Aim of the exercise —
Carry on the staff book recommendations below from the point where they end.
:: Text section ::
Laura Lacy Graham, research associate

  • Lincoln in the Bardo, George Saunders (2017).  Saunders' first novel can be described as a collage narrative of various disembodied spirits who are witnesses to the funeral of Willie Lincoln, President Abraham Lincoln's beloved 11-year old son, and the president's subsequent visits to the cemetery to grieve for his loss – both as a father and as the president of a divided country. Set in the winter of 1862, and a little more than a year into the country's Civil War, the historical context and biographical detailings of a man burdened by enormous grief and tormented by losses that are yet to come give the novel its framework. As the ghosts watch and eavesdrop upon Lincoln's inner thoughts, memories, and his talks with his dead son, readers experience not only their period of transition between death and rebirth (or the bardo – a Tibetan Buddhist term for such, which in the novel serves as a purgatory); but also the semblance of it in the living. The idea that the living might briefly inhabit their bardo, or have a personal bardo, is somewhat of a revelation to the ghosts, not so much for the reader.  Rather, Lincoln in the Bardo serves as a reminder that although the bardo may be unique to each, it is also universal, and the acceptance of our unfinished narratives — understanding that lives end too soon and no one leaves complete — is the quickest way for the both the living and the departed to navigate that transition.

Rob Ksiazkiewicz, policy analyst

  • Advantage: How American Innovation can Overcome the Asian Challenge, Adam Segal (2011). In a period marked by strained Sino-American relations over protectionism and zero-sum view of international trade, this book, published in 2011, is a reminder of the alternative roadmap for maintaining the United States’ position as the world leader in innovation. Segal’s strategy is driven by supporting regional innovation clusters, building strategic global partnership, streamlining immigration procedures, attracting foreign direct investment, and investing in high quality R&D activities.
  • The Captured Economy: How the Powerful Enrich Themselves, Slow Down Growth, and Increase Inequality, Brink Linsey and Steven Teles (2017). Linsey and Teles lay out a compelling argument for how rent seeking behaviors and regulatory capture by elites (both large corporations and wealthy individuals) has led to greater inequality, slowed economic growth, and stymied innovation while also redistributing wealth upward. In one chapter, the authors discuss how federal patent laws have created incentives for patent trolling and made it more difficult small firms to bring products to market.
:::
:: Data to examine ::
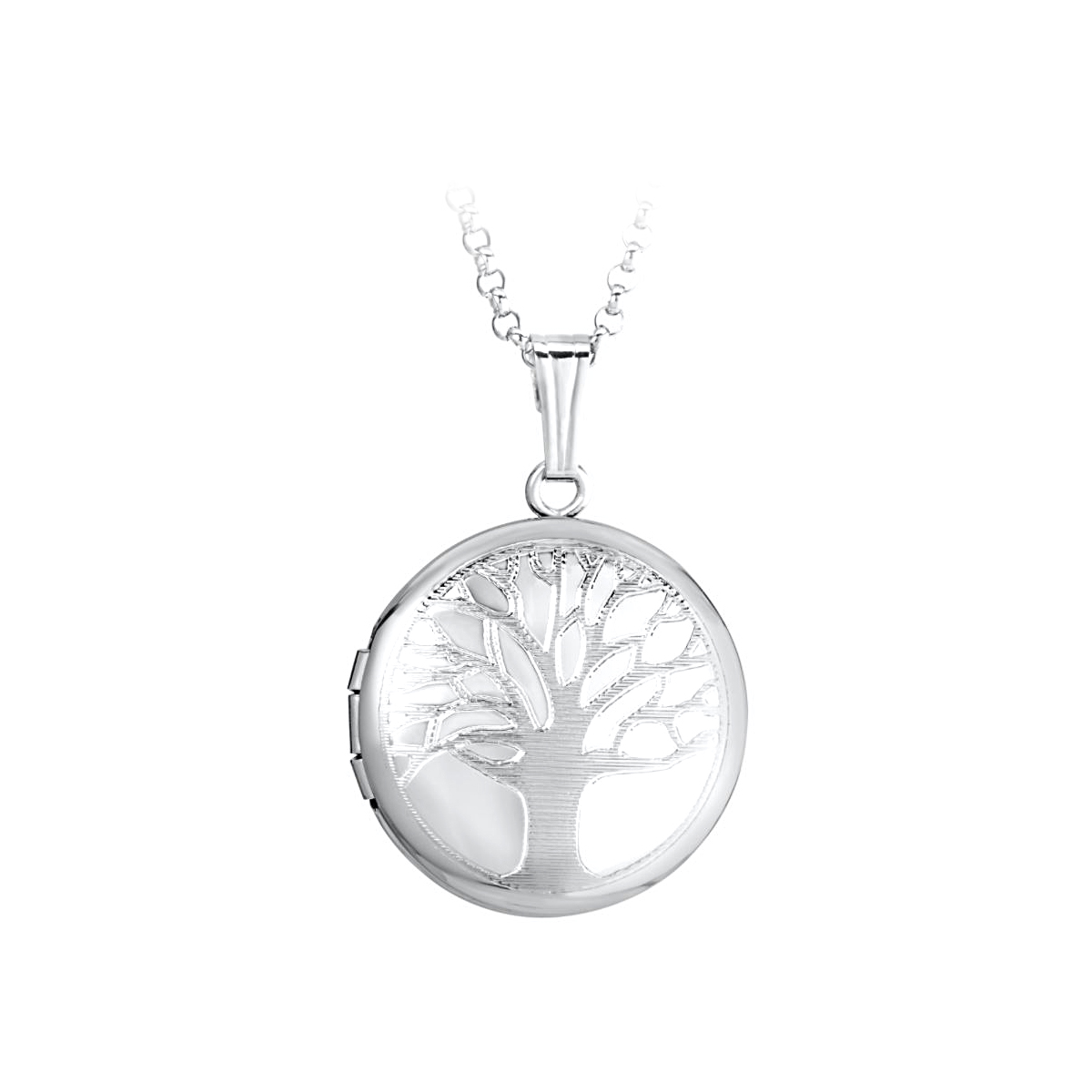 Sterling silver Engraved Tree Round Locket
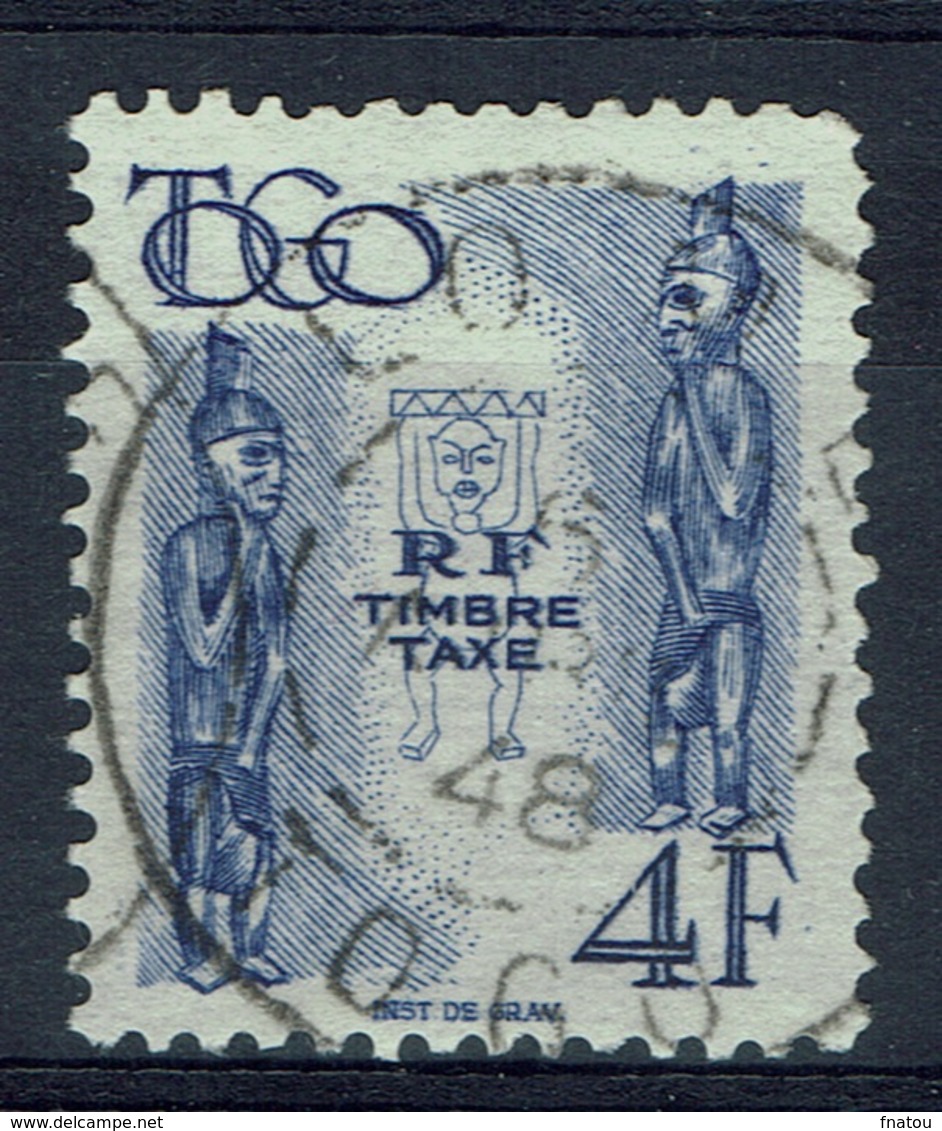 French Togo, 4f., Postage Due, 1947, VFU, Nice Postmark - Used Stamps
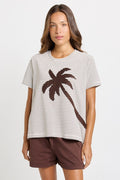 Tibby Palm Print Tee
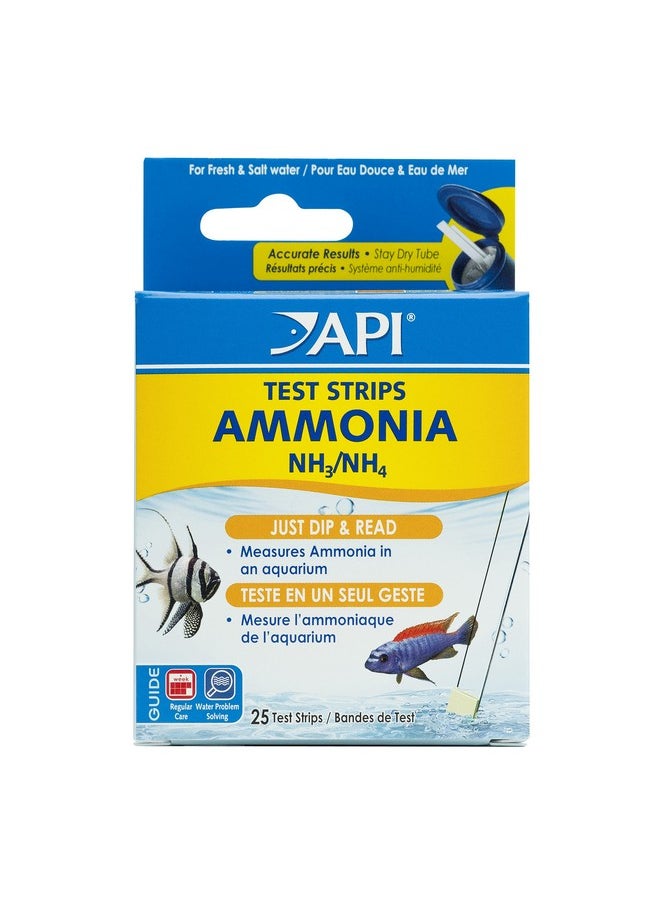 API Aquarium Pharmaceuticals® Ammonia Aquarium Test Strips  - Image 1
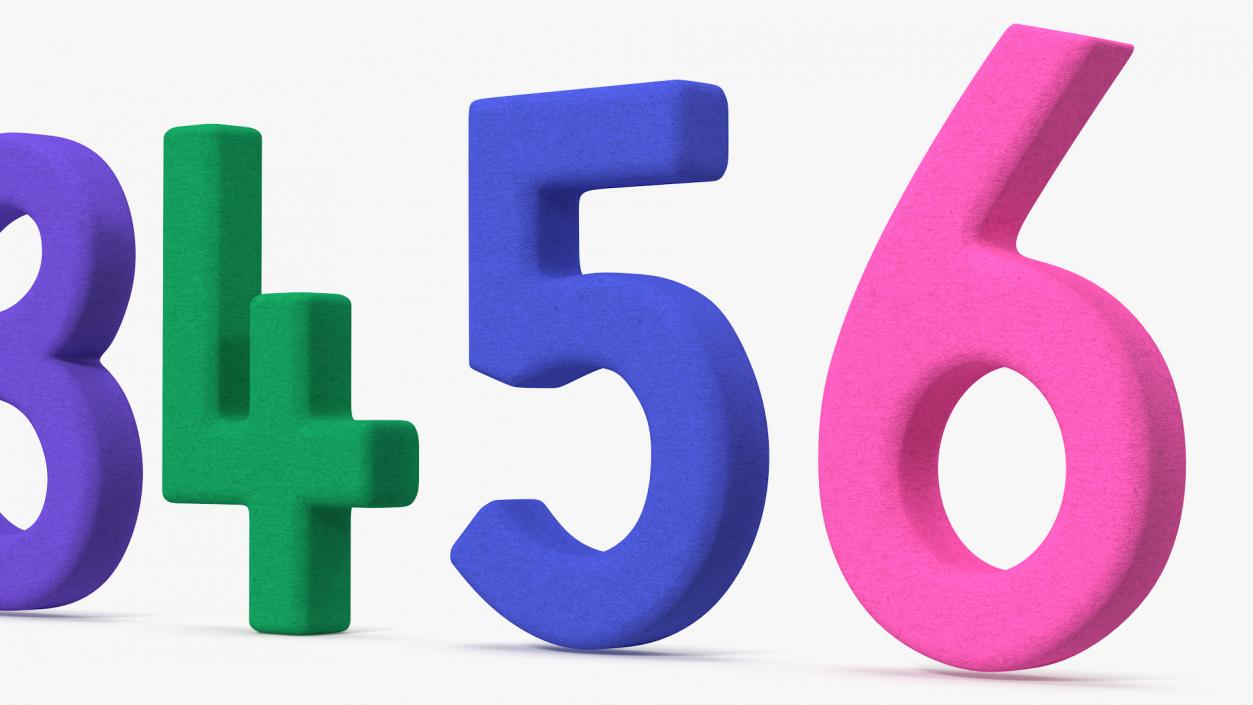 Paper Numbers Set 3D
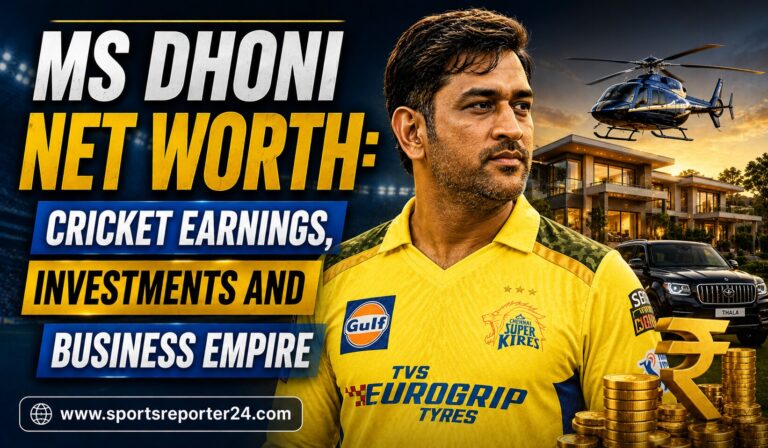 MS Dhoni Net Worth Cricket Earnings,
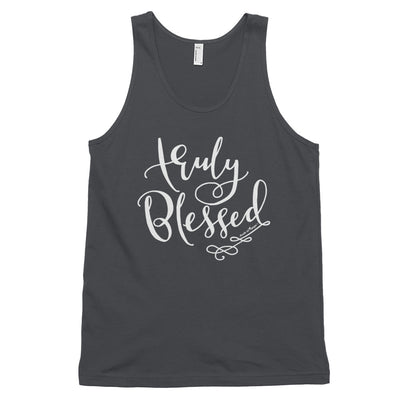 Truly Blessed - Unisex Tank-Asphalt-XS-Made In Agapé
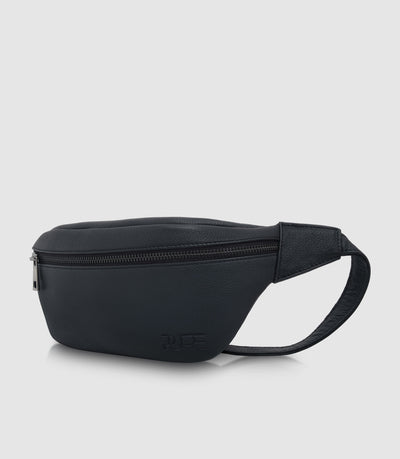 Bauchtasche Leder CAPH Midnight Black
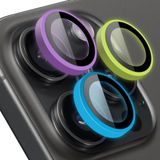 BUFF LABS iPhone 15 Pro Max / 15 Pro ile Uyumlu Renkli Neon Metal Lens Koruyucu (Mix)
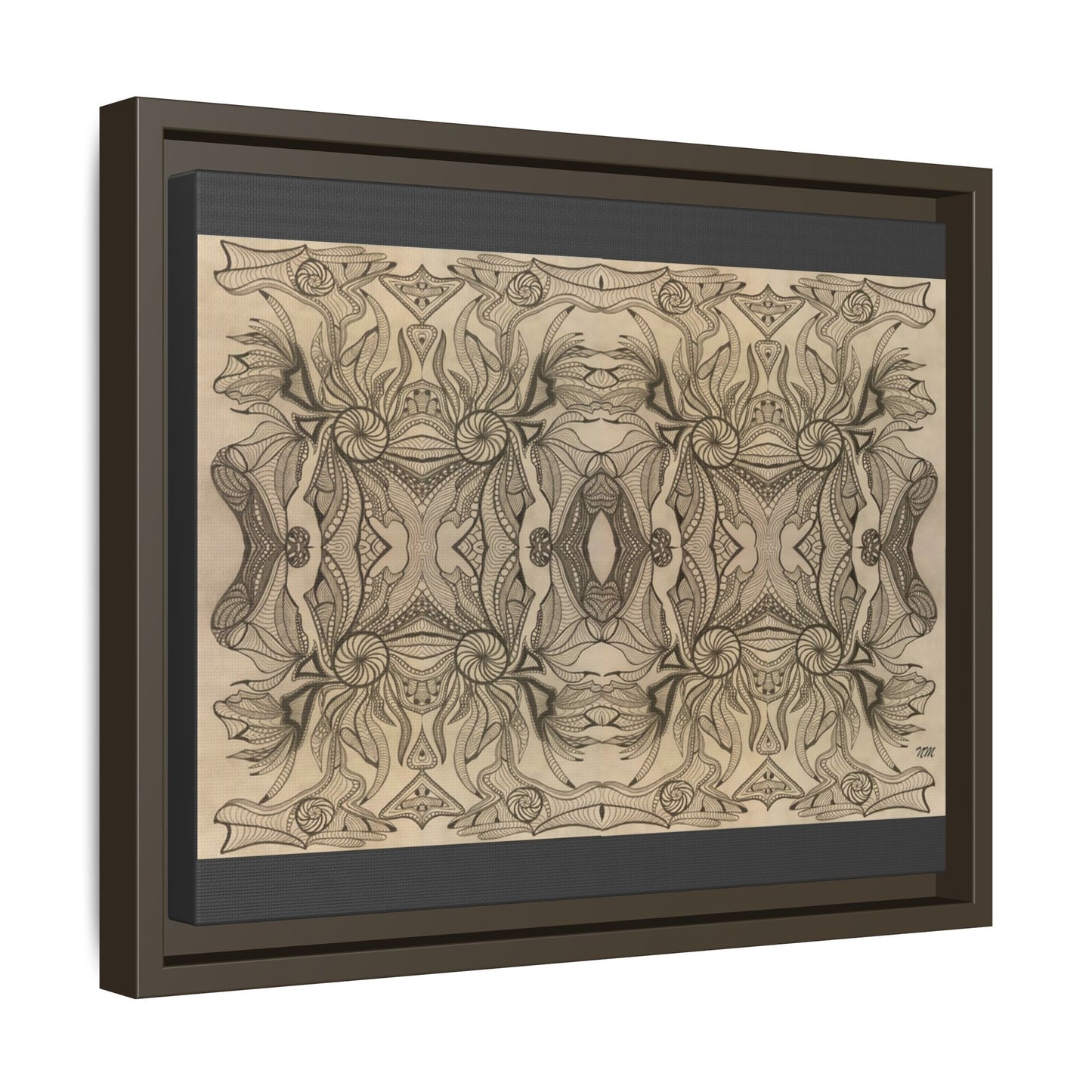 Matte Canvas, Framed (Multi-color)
:::
Solved problem —
  • The Numbers Game: Why Everything You Know About Soccer Is Wrong, Chris Anderson and David Sally (2013). Anderson and Sally challenge the conventional “truths” of the beautiful game against actual data. Their findings contend that much of an individual game is driven by luck and circumstance. It makes you wonder how much else in sport, and more importantly in life, is determined by random chance and the circumstances around the situation.

Ellen Marrison, content strategist

  • The Future of Humanity, Michio Kaku (2018). Kaku always likes to provoke thought and stir the pot with futuristic views based in science. This one will certainly get you thinking and questioning both current affairs and the future of space travel. Whether or not humanity’s survival is dependent on the colonization of distant planets, this book will leave you excited about the science, innovation, discovery and dreams that are fueling our quest to achieve human flight to habitable planets and galaxies.
  • The Innovators,  Walter Isaacson (2014). In a time where many people may feel compelled to garner as much credit as possible for their individual accomplishments, this book reminds us that it is through collaboration, hard work, past discoveries, curiosity and vision that true innovation occurs.

Jason Rittenberg, policy and development director

  • Winners Take All: The Elite Charade of Changing the World, Anand Giridharadas (2018). The core concept of the book is that we can’t look to the successful to drive social change (reminiscent of this Dilbert comic). Giridharadas pushes the reader to consider what policies you support, and whether they are radical enough to be meaningful.
  • Titan: The Life of John D. Rockefeller, Sr., Ron Chernow (2004). This detailed biography of Rockefeller allows the reader to see both sides of the still-relevant and often fine lines between innovator and rule-breaker and between wealth concentration and philanthropy.
  • White Trash: The 400-Year Untold History of Class in America, Nancy Isenberg (2017). You don’t have to be a historian to recognize that America’s current urban/rural and education gaps have precedents, but Isenberg’s ability to trace specific corollaries to the colonial era may surprise. (Fair warning, the first half of the book is much better than the rest.)